I'm about to cry with happyness at the beer that will be consumed
I'm sorry you missed class, the topic today is copy and paste. I'm not even kidding.
Restaurants Roasting People Who Gave Them Negative Yelp Reviews (25 Pics)
I heard from anne today. She has a broken collarbone and is knocked up. Apparently florida is awesome
she has her graduation year in her skype name, it's like a constant reminder that she's jail bait.
his mom cheated on his dad so i think he has a weird freudian thing for whores
got extra credit for showing up to class before a holiday. it hit me 5 minutes later that she meant easter....

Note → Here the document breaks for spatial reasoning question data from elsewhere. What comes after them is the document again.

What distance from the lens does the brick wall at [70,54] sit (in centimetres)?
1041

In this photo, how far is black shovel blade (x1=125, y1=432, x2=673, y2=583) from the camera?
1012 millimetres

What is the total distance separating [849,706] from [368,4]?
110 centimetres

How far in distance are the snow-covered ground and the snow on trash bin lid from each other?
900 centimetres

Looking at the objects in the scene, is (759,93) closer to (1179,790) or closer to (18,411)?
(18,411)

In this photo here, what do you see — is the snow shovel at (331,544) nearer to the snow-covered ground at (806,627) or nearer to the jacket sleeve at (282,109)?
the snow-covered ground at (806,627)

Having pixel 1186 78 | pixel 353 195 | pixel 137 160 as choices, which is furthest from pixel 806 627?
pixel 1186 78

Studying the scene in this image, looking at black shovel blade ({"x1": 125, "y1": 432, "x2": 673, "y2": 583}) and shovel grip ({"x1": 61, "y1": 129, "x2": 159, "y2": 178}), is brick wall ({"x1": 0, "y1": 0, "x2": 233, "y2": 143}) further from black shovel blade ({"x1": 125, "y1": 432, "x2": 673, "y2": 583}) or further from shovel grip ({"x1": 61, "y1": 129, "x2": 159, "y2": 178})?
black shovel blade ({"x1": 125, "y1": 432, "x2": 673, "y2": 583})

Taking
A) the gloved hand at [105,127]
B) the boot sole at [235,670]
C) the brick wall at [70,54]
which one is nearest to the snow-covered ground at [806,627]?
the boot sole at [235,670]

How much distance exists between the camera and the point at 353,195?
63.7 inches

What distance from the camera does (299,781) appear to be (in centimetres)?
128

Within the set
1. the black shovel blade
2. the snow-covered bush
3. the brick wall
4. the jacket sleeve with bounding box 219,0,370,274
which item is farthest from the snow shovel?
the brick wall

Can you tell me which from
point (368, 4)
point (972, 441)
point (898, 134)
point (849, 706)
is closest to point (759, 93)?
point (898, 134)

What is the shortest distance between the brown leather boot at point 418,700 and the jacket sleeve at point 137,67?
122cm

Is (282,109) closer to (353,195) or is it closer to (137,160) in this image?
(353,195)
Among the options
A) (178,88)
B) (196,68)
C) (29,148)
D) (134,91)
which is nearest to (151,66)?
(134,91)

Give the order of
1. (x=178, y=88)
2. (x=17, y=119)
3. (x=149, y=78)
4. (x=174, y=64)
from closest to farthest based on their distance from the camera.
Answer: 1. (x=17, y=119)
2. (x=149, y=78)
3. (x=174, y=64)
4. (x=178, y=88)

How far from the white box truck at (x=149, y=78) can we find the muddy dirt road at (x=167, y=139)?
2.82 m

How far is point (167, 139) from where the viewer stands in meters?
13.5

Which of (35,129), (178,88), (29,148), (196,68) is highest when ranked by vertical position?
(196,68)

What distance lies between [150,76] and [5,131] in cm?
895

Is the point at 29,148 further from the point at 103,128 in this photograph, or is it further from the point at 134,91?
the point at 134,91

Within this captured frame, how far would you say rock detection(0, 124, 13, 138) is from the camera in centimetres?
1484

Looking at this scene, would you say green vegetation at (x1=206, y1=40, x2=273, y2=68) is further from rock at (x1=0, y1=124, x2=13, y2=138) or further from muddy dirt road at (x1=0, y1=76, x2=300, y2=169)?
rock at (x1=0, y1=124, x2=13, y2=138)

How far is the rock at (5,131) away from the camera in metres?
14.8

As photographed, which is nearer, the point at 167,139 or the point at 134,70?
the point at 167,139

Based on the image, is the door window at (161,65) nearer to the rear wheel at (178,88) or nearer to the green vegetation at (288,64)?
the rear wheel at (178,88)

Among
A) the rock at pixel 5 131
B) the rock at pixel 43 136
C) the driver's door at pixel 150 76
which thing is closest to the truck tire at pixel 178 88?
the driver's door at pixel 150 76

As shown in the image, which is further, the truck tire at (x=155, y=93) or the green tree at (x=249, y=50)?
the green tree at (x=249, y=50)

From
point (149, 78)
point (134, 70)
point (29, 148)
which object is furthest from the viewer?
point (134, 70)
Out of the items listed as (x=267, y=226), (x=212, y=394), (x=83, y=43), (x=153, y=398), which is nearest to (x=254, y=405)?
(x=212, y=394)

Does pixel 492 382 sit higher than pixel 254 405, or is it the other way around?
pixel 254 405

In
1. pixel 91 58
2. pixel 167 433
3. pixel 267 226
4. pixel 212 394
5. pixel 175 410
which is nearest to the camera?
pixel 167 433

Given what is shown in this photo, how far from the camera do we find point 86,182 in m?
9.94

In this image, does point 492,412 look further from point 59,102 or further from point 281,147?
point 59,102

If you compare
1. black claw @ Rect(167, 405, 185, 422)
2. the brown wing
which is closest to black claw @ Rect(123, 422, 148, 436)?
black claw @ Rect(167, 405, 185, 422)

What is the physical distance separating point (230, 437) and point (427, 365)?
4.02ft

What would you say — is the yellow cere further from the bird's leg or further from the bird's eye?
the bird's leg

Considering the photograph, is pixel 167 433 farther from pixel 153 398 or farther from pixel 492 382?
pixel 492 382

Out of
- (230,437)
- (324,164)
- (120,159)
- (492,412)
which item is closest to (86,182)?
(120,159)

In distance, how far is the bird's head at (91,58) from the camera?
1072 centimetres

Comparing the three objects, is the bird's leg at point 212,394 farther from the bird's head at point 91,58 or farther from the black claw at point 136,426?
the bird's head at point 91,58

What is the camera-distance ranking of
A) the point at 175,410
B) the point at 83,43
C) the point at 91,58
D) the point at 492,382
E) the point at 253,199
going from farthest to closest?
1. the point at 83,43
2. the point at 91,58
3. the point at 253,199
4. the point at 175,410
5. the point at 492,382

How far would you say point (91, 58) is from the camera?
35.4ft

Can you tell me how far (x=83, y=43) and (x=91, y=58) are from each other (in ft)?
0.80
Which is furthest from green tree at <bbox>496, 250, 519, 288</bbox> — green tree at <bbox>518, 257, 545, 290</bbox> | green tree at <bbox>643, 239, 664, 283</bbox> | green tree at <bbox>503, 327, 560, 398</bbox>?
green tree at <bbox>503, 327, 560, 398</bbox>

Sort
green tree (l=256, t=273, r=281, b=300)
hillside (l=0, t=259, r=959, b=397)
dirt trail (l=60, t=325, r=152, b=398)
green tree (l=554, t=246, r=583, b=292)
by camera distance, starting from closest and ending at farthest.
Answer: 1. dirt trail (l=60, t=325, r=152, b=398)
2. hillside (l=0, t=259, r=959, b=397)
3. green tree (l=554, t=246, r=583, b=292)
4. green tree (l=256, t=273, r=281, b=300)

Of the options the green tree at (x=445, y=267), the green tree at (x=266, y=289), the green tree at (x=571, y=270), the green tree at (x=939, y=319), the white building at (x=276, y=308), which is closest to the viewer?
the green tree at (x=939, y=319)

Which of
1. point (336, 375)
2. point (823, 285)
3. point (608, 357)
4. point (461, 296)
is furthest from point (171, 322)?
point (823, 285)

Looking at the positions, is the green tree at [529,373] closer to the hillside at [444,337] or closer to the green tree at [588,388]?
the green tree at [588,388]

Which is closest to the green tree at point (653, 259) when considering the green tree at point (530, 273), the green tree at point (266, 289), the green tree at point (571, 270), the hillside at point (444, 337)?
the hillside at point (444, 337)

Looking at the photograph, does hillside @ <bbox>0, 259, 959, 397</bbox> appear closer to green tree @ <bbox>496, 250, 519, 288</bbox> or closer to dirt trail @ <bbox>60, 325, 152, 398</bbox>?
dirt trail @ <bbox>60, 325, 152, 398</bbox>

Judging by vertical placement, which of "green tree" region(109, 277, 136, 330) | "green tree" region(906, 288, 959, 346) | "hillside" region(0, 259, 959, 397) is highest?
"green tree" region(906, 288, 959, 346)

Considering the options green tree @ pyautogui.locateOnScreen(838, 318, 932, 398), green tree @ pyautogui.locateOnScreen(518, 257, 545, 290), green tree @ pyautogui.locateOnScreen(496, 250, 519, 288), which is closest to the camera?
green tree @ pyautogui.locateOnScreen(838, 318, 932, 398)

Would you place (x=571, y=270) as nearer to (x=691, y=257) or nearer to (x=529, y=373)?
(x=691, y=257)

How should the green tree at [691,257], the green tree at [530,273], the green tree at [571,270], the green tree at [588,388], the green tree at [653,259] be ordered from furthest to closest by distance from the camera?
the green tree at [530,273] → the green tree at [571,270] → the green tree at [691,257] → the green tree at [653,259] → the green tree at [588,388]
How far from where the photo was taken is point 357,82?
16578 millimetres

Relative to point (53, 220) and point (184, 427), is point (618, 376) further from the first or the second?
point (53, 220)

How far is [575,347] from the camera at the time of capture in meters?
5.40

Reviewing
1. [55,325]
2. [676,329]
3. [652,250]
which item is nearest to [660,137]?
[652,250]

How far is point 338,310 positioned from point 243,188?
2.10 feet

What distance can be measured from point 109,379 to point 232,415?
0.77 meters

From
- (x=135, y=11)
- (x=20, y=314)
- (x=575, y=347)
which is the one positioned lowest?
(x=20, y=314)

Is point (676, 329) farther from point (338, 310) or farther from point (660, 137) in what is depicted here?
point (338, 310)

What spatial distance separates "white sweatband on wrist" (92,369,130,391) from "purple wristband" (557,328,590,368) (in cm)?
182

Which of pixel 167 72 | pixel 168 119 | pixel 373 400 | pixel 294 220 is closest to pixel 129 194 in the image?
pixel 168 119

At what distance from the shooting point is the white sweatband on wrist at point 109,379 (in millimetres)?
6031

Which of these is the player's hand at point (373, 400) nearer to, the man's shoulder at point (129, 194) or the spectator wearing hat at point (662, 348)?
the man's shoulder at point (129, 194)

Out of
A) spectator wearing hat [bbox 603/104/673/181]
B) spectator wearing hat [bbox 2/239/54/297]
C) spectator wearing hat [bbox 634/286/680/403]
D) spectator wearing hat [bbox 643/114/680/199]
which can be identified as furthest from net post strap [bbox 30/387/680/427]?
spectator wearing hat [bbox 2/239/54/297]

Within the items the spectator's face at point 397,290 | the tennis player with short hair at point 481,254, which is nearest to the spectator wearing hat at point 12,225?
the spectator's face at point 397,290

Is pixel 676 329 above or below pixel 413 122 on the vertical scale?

His rebound girl is half his size, looks like a leprechaun, is majoring in theater studies and has arms like Rosie O'donnell. Do I win?
Woman Posts Harassing DMs From Creep Online, Now He’s Upset Because People Told His Mom
The sense of comroderie I've built with my liver over the course of this semester is beautiful
i dont know whats weirder. that i told him he stabbed me in my dream or that he told me i wasnt the first girl to tell him theyve been killed by him in a dream
So I'm sitting here baked on a bridge thinking about how plants think, I miss you so much
I sent him a cookie cake that said "Congratulations you're not a father"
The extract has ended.